*EXCERPT PROVIDED*:
⟨

When Michael Powell was named chairman of the Federal Communications Commission two years ago, Washington observers pegged him as an ideological right-winger. The image has stuck. Yet the real Michael Powell is something else entirely. He’s an earnest technocrat, out of place in the politically calculating Bush administration. In approach, if not in style or politics, Powell is the closest thing to Al Gore in official Washington today.
Granted, Powell’s views are to the right of his predecessors, Reed Hundt and Bill Kennard. He talks more about eliminating regulatory requirements than about promoting fair competition and a diversity of market participants. (Disclosure: I served as counsel for New Technology Policy at the FCC during Hundt’s and Kennard’s terms. Powell was named a commissioner shortly before I left.) But Powell’s not a fire-breathing conservative and shill for big business. Like Gore, he’s a wonk with an abiding interest in policy minutiae and a deep faith in technology.
Starting Feb. 20, Powell’s FCC will adopt a series of rule changes that could reshape the telephone and media industries. To implement the 1996 Telecommunications Act, Powell’s predecessors adopted rules that require local phone companies to share their networks with competitors. Powell wants to scrap some of those so-called “unbundling” requirements. As with most telecom policy battles, the details are obscure, but the winners and losers are not. “Baby Bell” phone companies like Verizon and SBC want to change the rules, and new local competitors like AT&T and broadband provider Covad want to keep them. Billions of dollars, and the fate of dozens of companies, hang in the balance.
Powell is with the Baby Bells, but he’s not really for them. The companies say they are itching to build wondrous new networks, but that doing so is counterproductive when their competitors can share the benefits. They promise that scaling back unbundling will spur new investment and help pull the telecom sector out of its doldrums.
Contrary to popular belief, Powell doesn’t buy this argument. Asked at a conference two weeks ago how he can trust the Baby Bells’ promises, Powell responded, “I have one rule: I don’t trust any companies.” He explained that he was focused on the coming transition to digital broadband networks and on pushing “facilities-based” competition. In other words, Powell hopes competitors will build their own networks or employ new platforms such as wireless, cable, and Internet telephony (used by companies such as Vonage). He wants to allow the market to move toward the technological transformation he foresees. The Bells will benefit in the short run, but to Powell that’s incidental.

⟩

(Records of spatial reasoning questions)
⟨

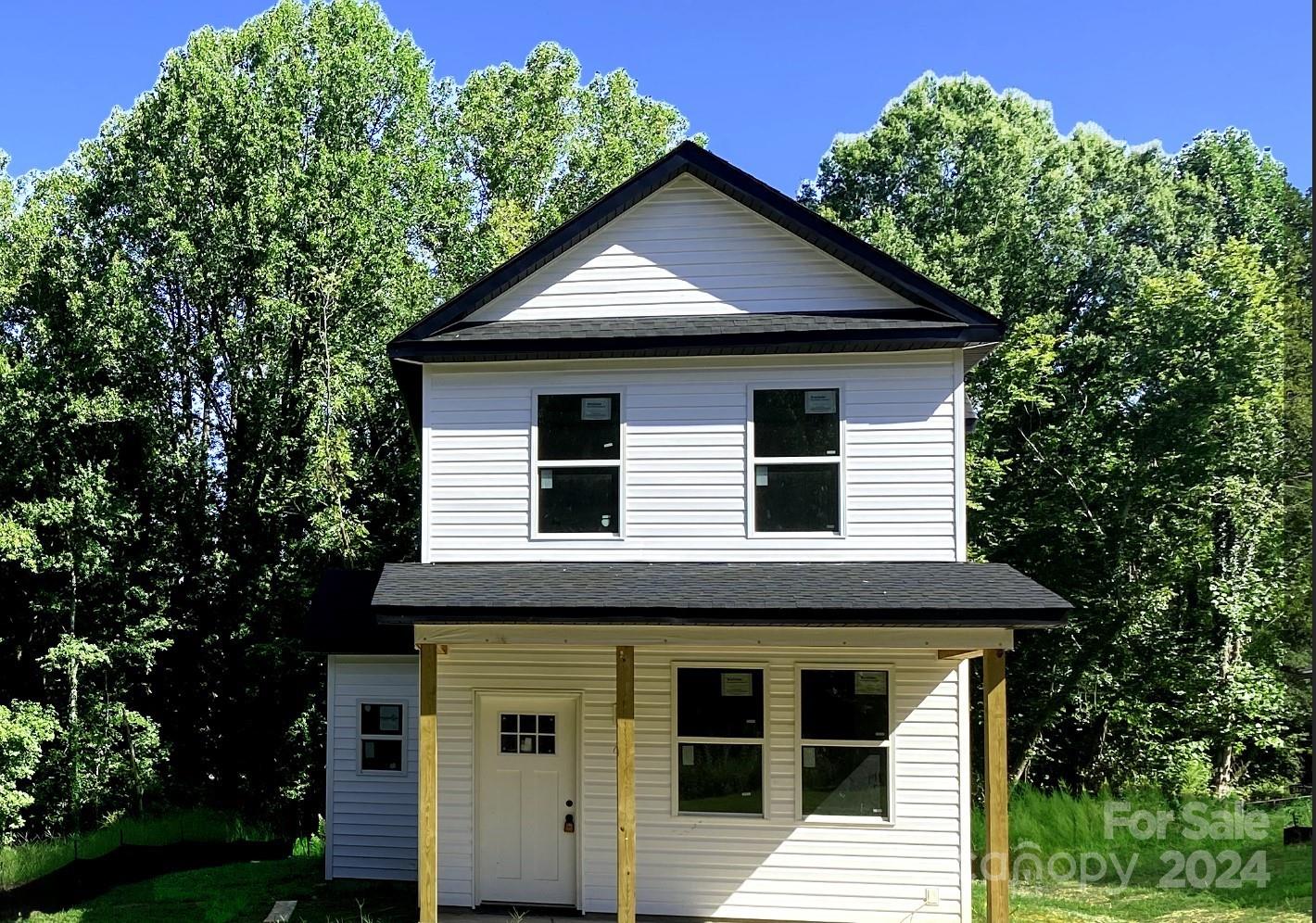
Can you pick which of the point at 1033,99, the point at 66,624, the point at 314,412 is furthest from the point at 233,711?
the point at 1033,99

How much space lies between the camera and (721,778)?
10.1 meters

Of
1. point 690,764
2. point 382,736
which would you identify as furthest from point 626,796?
point 382,736

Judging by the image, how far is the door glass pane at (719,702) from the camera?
10.2 meters

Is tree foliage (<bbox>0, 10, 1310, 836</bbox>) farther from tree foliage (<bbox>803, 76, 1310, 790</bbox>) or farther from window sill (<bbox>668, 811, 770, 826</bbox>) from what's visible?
window sill (<bbox>668, 811, 770, 826</bbox>)

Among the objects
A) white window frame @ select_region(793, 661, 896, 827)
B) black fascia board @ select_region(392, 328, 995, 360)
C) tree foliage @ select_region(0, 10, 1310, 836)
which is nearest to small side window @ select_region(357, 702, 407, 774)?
black fascia board @ select_region(392, 328, 995, 360)

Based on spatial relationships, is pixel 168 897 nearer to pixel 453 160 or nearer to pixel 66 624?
pixel 66 624

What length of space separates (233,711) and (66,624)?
3.24 metres

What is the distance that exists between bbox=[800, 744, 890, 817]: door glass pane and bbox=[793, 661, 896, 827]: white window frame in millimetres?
28

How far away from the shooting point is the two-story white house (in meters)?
9.88

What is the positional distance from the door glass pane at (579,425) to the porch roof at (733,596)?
132 cm

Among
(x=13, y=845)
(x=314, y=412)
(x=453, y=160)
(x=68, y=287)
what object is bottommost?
(x=13, y=845)

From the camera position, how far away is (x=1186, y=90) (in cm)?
1602

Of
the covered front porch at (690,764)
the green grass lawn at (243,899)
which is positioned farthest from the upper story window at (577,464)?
the green grass lawn at (243,899)

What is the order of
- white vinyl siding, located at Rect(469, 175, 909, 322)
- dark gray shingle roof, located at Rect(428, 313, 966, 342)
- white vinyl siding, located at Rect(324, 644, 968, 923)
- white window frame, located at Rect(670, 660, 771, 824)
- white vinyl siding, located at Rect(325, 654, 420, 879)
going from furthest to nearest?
white vinyl siding, located at Rect(325, 654, 420, 879)
white vinyl siding, located at Rect(469, 175, 909, 322)
dark gray shingle roof, located at Rect(428, 313, 966, 342)
white window frame, located at Rect(670, 660, 771, 824)
white vinyl siding, located at Rect(324, 644, 968, 923)
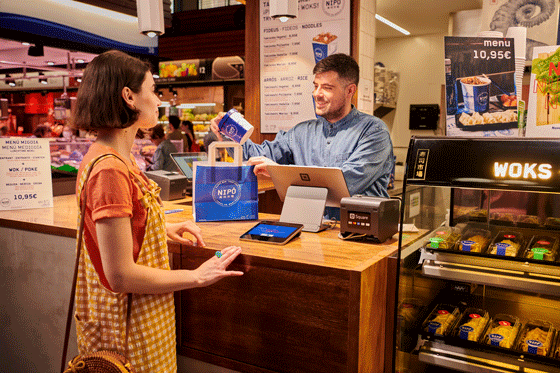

⟩

*PROBLEMS AND TASKS*:
a) For the piece on Michael Powell, decide whether each statement agrees with it, answering yes or no and quoting the deciding words: (i) Powell became FCC chairman two years before the piece was written; (ii) AT&T wants the unbundling rules changed; (iii) Powell said he trusts the Baby Bells' promises.
b) Extend the piece on Michael Powell, starting right after its final sentence.

*RESPONSES IN ORDER*:
a)
(i) Yes: "When Michael Powell was named chairman of the Federal Communications Commission two years ago"
(ii) No: "new local competitors like AT&T and broadband provider Covad want to keep them"
(iii) No: "I have one rule: I don’t trust any companies."

b)
Powell’s efforts hit a snag last week when his fellow Republican FCC commissioner, Kevin Martin, pushed an alternative plan. Opponents of Powell and the Baby Bells cheered, but the dust-up reinforces Powell’s maverick status. Martin, who is politically well-connected to the White House, wants to give state regulators more power to interpret the unbundling rules. It’s a classic conservative states’ rights argument. Powell is the one pushing for an energetic federal policy.
Since taking over at the FCC, Powell has shown that he’s not a libertarian true believer, hell-bent on dismantling regulation. In October, the FCC blocked the proposed merger of direct broadcast satellite competitors DirecTV and EchoStar, claiming it would harm competition. It was the first time the FCC blocked a media deal in 30 years. And Powell did it with gusto, acting before the Justice Department finished its review.
Rather than push to scale back the agency, Powell has done the thankless work of reinventing it. He’s beefed up the FCC’s technical and economic expertise by instituting training programs and hiring more engineers in the past 18 months than the FCC hired over the previous 20 years. He pushes FCC lawyers to craft their analyses to hew closely to judicial and congressional mandates.
The unbundling battle shows that Powell isn’t protecting monopolies out of a belief that bigger is always better. He’s looking to create a market where those monopolies will die if they don’t respond aggressively to new kinds of competition. That’s cold comfort to the companies who will suffer. And Powell may be wrong. Absent the current regulatory safeguards, the big players may indeed stomp out competition and raise prices. Correct or not, though, Powell is making a dramatic bet on new technology.
He’s made similar bets in other areas. A year ago Powell’s FCC authorized ultra-wideband, a radical wireless technology that, because is uses extremely low power, can coexist with existing services such as cellular telephony and TV broadcasts. The military, public safety groups, and broadcasters had delayed its approval for years. Powell also convened a spectrum task force that recommended major changes in the way the FCC regulates the airwaves, including greater support for unlicensed wireless technologies like Wi-Fi.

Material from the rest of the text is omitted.